The book of James speaks of the power of the tongue, “…a small member, yet it boasts of great exploits. The tongue is placed among our members as a world of iniquity…” (James 3: 5-6).

With our words we can change the way others look at someone, build a reputation or tear one down. Our stories can shape the truth about a person, a place, or an institution.

Gossip is talking about someone when they are not present and cannot hear, defend, or explain. Gossip can be true, false, or (most often) a mixture of the two. The point of gossip is most often to tear apart, break down, and hurt.  Gossip has the effect of making the gossiper, the one with the information, feel powerful and experience a sense of control over others.

Even within the church, stories and gossip about the life of Mary Magdalene have circulated in ways that alter the truth of the power and dignity of this woman. Mary Magdalene has wrongly been portrayed as a prostitute, the lusty, long-haired temptress anointing the feet of Jesus in Luke’s gospel. Gossip has regularly confused her with the unnamed woman being stoned for adultery.
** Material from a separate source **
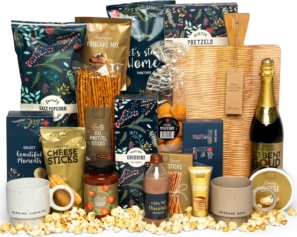 Kerstpakket Weekend mode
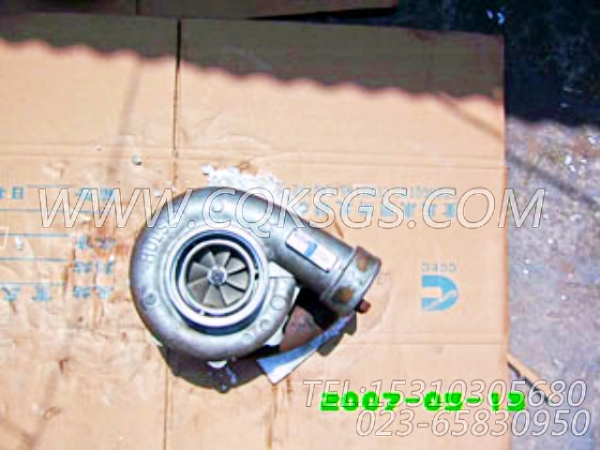 【涡轮增压器】康明斯CUMMINS柴油机的3531861 涡轮增压器-0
Gossip from the tongues of the Church Fathers has dismissed or denigrated strong female models of truth and commitment to the Jesus way of living. The Christian church has long upheld the view that women are gossips, creatures of idle chatter and meaningless conversation. Martin Luther, in his simple and compelling Christmas book, speaks of Mary, the Mother of Jesus, as a well-grounded example for other women, especially in the Gospel of Luke. It is in Luke where Mary travels to see her cousin Elizabeth, who is surprisingly with child as well. The author of Luke adds that Mary “went with haste” to see her cousin.